Before the ICJ verdict became known, EU special representative to Kosovo Peter Feith predicted confidently that the ruling would be in Kosovo's favor and that a tide of recognitions of its independence would follow the unveiling of the verdicts.4 Feith evidently meant to highlight the harshness of the position of the EU and other international institutions in dealing with the Serbs and Europe's determination not to take Belgrade's views into account. Even the “Cyprus option” is rejected out of hand – Feith says the Kosovo case cannot be regarded as a frozen conflict.5


The stance adopted by the US is straightforward – it implies full recognition and strengthening the Kosovo independence. On July 22 the IMF (headquartered in Washington) approved a Euro 108.9m financial package of assistance to Kosovo over 18 months, Euro 22.1m of the amount being available to the Kosovo administration immediately. The World Bank has already allocated over $400m to Albania for the coming 4 years: $275m (Euro 214m) is coming from the International Bank of Reconstruction and Development and $150m Euro (116m) – from the International Financial Corporation.
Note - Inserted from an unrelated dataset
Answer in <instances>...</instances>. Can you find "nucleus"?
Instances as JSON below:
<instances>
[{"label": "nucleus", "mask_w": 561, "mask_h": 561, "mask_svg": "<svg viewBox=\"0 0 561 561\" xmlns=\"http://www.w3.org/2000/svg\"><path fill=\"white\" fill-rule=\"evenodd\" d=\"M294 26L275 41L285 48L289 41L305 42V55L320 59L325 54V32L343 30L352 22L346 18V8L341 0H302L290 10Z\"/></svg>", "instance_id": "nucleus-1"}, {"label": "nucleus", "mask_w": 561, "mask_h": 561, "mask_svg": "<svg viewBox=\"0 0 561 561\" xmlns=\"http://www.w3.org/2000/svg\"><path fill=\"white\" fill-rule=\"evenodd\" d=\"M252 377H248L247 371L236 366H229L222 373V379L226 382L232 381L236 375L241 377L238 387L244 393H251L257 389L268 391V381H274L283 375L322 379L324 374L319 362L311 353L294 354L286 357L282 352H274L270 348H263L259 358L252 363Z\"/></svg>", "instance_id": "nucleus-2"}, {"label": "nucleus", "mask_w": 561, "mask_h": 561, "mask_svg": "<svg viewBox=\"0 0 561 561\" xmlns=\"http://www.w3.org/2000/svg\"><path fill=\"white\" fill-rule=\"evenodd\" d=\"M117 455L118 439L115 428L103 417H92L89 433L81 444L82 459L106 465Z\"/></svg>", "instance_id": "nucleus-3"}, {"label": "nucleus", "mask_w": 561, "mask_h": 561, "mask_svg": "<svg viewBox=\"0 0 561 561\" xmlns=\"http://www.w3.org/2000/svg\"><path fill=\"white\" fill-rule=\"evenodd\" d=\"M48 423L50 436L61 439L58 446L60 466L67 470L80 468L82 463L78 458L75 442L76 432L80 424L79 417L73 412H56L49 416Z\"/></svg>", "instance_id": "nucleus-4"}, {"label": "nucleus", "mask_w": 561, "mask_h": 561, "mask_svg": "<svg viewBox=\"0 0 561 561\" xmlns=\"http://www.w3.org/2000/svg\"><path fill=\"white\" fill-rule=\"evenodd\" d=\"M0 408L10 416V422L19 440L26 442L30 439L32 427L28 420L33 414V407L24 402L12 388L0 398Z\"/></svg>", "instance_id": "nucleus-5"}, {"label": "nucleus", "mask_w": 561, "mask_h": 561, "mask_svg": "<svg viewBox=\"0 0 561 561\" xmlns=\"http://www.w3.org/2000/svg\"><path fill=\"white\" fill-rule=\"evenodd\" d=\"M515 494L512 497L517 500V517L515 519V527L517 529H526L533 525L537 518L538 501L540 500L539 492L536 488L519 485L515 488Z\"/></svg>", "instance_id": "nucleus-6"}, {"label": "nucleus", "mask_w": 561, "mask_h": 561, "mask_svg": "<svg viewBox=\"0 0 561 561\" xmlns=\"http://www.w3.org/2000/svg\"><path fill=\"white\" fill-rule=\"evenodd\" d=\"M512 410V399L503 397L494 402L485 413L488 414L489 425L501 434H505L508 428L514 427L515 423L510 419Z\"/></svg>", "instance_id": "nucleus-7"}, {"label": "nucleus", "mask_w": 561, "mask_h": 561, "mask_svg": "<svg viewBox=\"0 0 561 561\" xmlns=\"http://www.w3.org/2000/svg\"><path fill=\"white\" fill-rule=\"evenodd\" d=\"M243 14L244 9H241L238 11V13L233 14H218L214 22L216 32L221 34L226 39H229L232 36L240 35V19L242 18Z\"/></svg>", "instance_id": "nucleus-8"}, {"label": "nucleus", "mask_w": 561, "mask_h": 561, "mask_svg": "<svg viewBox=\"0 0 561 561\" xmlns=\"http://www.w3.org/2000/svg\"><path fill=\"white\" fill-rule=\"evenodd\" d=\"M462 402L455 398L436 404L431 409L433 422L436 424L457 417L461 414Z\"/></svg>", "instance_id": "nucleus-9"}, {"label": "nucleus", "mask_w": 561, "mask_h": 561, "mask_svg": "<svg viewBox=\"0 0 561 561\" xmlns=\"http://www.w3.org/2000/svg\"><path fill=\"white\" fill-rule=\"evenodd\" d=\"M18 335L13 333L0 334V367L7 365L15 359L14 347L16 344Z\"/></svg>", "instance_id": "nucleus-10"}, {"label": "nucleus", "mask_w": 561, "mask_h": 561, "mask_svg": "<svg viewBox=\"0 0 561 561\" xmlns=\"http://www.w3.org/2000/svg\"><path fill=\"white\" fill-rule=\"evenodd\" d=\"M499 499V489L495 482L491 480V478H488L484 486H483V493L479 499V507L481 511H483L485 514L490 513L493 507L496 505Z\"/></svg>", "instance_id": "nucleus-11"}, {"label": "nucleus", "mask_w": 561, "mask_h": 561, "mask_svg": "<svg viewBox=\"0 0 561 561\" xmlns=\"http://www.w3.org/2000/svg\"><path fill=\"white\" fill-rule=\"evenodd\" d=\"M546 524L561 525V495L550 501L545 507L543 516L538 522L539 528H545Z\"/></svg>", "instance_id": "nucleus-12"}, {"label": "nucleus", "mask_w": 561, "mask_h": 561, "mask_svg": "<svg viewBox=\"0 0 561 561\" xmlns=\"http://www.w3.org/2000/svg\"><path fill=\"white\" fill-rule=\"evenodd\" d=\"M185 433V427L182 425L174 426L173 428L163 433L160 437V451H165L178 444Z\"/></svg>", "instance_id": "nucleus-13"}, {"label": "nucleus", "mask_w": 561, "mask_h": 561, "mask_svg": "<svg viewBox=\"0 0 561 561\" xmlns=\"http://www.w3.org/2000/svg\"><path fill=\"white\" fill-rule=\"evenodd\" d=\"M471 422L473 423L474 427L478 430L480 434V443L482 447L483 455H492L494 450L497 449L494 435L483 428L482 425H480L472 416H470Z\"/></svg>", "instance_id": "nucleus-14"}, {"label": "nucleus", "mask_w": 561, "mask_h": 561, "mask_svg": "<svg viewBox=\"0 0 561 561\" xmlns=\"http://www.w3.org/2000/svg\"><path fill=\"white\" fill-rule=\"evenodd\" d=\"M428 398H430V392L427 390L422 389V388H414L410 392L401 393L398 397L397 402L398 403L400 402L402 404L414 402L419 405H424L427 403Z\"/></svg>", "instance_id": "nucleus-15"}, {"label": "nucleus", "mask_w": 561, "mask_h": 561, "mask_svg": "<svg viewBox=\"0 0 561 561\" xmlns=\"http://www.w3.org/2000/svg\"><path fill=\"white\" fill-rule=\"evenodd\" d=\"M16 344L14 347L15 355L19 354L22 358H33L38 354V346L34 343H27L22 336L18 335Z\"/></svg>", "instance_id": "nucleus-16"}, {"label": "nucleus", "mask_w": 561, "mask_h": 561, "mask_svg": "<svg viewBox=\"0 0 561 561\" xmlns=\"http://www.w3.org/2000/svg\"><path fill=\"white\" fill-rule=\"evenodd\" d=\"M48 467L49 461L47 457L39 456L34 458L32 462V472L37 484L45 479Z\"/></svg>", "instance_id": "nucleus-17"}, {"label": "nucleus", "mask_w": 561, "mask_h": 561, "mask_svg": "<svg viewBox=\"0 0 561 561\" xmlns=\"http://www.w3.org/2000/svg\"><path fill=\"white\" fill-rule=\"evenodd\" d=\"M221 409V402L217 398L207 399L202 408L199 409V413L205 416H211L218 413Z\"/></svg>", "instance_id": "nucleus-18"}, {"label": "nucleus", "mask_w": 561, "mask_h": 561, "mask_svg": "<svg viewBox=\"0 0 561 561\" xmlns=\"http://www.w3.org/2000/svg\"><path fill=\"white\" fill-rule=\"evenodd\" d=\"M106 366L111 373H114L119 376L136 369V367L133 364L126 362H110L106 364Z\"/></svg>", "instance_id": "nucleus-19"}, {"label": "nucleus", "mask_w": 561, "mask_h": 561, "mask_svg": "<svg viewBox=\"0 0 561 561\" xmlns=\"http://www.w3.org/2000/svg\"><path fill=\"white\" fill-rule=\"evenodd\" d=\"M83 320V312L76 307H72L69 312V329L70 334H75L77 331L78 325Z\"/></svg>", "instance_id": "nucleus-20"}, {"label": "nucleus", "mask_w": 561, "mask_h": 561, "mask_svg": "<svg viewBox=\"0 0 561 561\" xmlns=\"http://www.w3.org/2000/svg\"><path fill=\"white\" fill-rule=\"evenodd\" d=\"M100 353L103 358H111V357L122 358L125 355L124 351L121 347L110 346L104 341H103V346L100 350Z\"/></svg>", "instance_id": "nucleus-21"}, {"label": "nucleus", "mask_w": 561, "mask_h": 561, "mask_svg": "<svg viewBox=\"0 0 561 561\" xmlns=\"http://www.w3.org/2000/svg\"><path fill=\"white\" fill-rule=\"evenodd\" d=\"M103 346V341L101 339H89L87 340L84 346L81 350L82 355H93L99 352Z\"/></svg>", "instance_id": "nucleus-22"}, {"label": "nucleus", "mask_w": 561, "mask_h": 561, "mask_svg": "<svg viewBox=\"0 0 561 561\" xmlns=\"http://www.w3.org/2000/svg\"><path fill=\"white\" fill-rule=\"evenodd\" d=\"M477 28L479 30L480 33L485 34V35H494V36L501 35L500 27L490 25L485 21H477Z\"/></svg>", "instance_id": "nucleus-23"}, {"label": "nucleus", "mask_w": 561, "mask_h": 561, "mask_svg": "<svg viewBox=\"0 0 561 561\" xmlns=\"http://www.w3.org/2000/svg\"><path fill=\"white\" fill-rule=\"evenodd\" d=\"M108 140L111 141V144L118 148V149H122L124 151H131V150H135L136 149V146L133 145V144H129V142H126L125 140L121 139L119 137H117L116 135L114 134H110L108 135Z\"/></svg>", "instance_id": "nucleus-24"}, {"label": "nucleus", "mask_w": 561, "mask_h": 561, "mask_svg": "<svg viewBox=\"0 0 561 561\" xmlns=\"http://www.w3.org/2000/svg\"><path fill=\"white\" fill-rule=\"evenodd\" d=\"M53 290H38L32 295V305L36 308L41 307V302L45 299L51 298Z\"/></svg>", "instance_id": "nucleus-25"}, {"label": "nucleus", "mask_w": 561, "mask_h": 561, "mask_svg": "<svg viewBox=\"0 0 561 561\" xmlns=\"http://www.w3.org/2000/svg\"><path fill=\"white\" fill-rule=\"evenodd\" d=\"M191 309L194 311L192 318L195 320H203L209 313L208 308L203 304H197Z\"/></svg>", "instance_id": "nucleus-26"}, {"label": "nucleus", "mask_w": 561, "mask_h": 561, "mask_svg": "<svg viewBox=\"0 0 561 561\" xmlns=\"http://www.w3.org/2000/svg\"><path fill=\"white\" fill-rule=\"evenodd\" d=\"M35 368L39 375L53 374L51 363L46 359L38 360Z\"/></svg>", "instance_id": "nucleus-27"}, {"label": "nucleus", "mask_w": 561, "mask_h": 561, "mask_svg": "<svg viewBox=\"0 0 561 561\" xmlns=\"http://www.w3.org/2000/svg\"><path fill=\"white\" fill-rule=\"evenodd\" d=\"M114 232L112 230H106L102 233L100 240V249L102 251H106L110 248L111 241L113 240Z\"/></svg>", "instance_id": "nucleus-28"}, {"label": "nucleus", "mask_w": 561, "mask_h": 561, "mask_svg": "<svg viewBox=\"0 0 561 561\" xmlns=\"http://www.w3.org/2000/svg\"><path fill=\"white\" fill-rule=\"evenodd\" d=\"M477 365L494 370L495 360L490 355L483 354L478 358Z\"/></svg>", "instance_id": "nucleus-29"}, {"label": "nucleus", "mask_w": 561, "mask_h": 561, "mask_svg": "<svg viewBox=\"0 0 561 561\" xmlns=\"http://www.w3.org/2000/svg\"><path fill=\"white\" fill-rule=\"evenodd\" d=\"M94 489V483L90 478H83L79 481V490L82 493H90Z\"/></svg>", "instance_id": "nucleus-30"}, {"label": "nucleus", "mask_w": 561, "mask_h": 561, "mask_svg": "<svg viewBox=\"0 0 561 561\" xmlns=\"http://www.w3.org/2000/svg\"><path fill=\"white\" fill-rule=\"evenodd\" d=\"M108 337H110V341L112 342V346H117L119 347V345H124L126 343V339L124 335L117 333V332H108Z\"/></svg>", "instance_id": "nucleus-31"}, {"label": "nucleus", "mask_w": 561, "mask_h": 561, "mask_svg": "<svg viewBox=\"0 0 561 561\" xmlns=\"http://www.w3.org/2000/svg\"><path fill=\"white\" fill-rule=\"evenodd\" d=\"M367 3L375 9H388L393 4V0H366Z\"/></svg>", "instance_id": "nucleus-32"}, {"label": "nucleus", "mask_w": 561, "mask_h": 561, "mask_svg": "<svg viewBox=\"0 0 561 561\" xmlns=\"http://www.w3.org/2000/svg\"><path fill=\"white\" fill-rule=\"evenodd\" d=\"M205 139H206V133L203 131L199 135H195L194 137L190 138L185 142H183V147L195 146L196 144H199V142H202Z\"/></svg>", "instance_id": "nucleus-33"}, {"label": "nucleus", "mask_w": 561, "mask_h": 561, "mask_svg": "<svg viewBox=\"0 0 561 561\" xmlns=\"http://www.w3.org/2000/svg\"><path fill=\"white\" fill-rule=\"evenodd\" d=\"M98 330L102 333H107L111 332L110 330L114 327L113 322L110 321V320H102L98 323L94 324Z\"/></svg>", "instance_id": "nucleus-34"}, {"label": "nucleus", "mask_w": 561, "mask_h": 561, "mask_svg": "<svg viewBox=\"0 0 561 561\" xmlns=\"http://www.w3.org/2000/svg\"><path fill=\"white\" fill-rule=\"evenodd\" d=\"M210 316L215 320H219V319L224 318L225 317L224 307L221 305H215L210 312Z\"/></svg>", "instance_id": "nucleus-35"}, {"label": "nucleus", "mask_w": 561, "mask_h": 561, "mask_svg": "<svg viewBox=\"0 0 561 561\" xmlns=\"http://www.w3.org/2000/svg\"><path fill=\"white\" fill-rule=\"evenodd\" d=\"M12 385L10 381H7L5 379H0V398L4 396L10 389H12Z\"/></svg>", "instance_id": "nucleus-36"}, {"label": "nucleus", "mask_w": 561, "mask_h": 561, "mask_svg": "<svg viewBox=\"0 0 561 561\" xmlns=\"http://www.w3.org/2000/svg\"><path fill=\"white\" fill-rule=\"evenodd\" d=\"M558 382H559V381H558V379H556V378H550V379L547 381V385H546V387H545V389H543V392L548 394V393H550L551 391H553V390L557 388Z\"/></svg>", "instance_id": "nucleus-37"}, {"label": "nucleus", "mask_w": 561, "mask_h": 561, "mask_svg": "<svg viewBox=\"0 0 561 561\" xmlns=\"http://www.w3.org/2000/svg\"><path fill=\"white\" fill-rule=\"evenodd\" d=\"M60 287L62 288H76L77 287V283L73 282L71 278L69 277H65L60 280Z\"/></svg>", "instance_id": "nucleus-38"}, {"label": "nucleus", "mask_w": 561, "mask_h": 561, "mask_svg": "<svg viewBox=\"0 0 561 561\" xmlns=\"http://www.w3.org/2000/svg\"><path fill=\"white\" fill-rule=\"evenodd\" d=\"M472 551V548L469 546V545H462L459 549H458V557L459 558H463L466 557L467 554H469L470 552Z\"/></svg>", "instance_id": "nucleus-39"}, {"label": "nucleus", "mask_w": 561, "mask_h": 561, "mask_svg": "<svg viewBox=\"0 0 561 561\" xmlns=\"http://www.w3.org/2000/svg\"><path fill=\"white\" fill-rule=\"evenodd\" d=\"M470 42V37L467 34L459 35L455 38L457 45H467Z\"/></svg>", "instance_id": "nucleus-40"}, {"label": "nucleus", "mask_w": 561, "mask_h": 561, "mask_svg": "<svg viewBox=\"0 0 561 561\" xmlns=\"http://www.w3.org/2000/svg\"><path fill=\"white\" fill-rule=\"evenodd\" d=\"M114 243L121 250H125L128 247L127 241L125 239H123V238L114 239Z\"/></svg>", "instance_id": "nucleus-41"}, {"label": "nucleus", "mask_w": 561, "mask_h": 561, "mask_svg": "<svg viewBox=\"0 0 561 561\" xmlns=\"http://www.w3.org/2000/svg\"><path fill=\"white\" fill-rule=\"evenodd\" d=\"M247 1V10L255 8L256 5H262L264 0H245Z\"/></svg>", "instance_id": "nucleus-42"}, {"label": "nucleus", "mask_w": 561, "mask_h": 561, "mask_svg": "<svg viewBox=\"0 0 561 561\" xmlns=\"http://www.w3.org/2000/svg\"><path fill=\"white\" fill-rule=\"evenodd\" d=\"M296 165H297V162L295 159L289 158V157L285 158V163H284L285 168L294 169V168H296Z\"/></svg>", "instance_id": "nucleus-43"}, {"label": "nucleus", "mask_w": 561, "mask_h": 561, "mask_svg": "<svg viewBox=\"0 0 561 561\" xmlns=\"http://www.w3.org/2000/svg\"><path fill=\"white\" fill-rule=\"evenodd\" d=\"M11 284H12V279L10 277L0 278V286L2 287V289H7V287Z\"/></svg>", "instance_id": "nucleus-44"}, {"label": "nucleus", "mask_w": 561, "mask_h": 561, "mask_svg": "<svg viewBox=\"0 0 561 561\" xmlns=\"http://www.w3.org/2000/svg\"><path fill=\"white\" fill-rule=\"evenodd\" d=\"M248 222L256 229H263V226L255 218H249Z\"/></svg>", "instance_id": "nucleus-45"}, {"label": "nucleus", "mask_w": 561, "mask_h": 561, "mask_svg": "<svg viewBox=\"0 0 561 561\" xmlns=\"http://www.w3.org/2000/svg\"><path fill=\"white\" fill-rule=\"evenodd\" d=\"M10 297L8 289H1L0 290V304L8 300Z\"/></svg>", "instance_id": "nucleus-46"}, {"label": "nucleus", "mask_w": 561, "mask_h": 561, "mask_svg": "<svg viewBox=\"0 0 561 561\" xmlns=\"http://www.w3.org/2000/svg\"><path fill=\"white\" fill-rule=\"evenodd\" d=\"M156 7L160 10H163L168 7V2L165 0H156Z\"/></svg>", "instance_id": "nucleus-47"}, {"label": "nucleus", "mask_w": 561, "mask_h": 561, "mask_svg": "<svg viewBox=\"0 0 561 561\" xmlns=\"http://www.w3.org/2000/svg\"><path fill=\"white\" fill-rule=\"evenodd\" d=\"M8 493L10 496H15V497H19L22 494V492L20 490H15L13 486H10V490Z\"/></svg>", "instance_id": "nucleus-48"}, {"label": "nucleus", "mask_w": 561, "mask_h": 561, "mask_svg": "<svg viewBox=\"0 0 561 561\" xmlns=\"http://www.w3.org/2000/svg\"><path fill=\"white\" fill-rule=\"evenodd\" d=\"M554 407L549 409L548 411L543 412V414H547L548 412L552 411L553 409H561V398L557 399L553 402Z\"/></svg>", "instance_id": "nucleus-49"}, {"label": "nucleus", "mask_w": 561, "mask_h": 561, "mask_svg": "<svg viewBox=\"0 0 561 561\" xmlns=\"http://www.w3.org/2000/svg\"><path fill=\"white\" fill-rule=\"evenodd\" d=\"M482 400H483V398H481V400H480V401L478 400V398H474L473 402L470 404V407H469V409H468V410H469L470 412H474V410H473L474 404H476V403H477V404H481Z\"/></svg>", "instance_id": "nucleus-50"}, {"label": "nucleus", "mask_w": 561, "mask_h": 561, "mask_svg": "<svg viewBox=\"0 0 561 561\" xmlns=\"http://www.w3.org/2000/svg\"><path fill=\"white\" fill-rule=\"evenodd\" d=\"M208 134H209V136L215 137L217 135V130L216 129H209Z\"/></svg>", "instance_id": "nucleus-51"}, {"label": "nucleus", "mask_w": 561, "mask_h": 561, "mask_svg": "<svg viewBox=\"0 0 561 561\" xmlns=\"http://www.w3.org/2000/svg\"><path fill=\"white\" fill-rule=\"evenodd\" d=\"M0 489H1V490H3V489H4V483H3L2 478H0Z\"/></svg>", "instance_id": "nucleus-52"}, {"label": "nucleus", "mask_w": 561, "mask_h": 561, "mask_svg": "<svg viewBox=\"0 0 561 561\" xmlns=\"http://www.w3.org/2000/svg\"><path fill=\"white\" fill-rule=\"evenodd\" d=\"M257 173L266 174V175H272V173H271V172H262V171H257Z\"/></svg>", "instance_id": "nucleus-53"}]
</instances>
In the meantime the Western and Albanian media are entertaining the idea of territorial exchange – the northern part of Kosovo for the Presevo Valley, a southern region of Serbia with a predominantly Albanian population - which is supposedly offered to Belgrade. Allegations are also made that Belgrade is ready to discuss the demarcation of the border between Serbia and Kosovo.


Pristina enjoyed absolute peace of mind in anticipation of the ICJ ruling. At the moment the Kosovo administration is convinced that getting extra 35 UN-member countries to join the 69 which have already recognized Kosovo independence is not going to be a problem.


Belgrade says that the legitimization of Kosovo separatism will lead to the mushrooming of pseudo-statehoods and will destabilize a number of regions in various parts of the world. Serbia's President B. Tadic also says Kosovo tops the list of his country's priorities. Serbia intends to float a new resolution on Kosovo at the September, 2010 session of the UN General Assembly and, according to Tadic, will never recognize its independence in any form, directly or indirectly.


While Tadic is invoking international law, the opposition in Serbia directs biting criticism at the country's administration for permanent capitulation on Kosovo throughout the two years since its unilateral declaration of independence. It was Tadic who, while pledging to continue the diplomatic struggle over Kosovo, sent Serbian ambassadors back to the countries which had recognized the breakaway province and recognized the Eulex mission with its openly stated mission of strengthening the administrative institutions in Kosovo. Brussels is promoting the doctrine of incorporating West Balkans into the EU, the European prospects for Kosovo being its integral part. Talking of the national interests, Tadic's administration held no parliamentary hearings on Kosovo over the two years, and Belgrade even signed – at the expense of Serbia's national interests - a resolution on Srebrenica at the West's request on the eve of the ICJ ruling.


Given that the UN Security Council's inaction made possible the aggression against Serbia, the creation of a major US military base on a part of the Serbian territory seized by Albanian separatists, and the support of the so-called Kosovo administration by the West, the July 22 ICJ ruling signifies a final phase of the destruction of the system of international law.


The ICJ verdict has overturned Resolution 1244 of the UN Security Council and became a prologue to a new phase of the Kosovo project. The West will do everything to prevent freezing the Kosovo conflict. All of the past plans harbored by Pristina will start to turn into reality. Those include the absorption of the Serb population south of the Ibar River, integration and subsequent assimilation of the Serb population in the north of Kosovo, the export of separatism to the Presevo Valley in south Serbia, the proliferation of Albanian nationalism across the Balkans, and de facto if not de jure unification of Kosovo and Albania. All of the above will be taking place against the backdrop of the West's diplomatic and financial support for the independent Kosovo and its integration into the EU and NATO.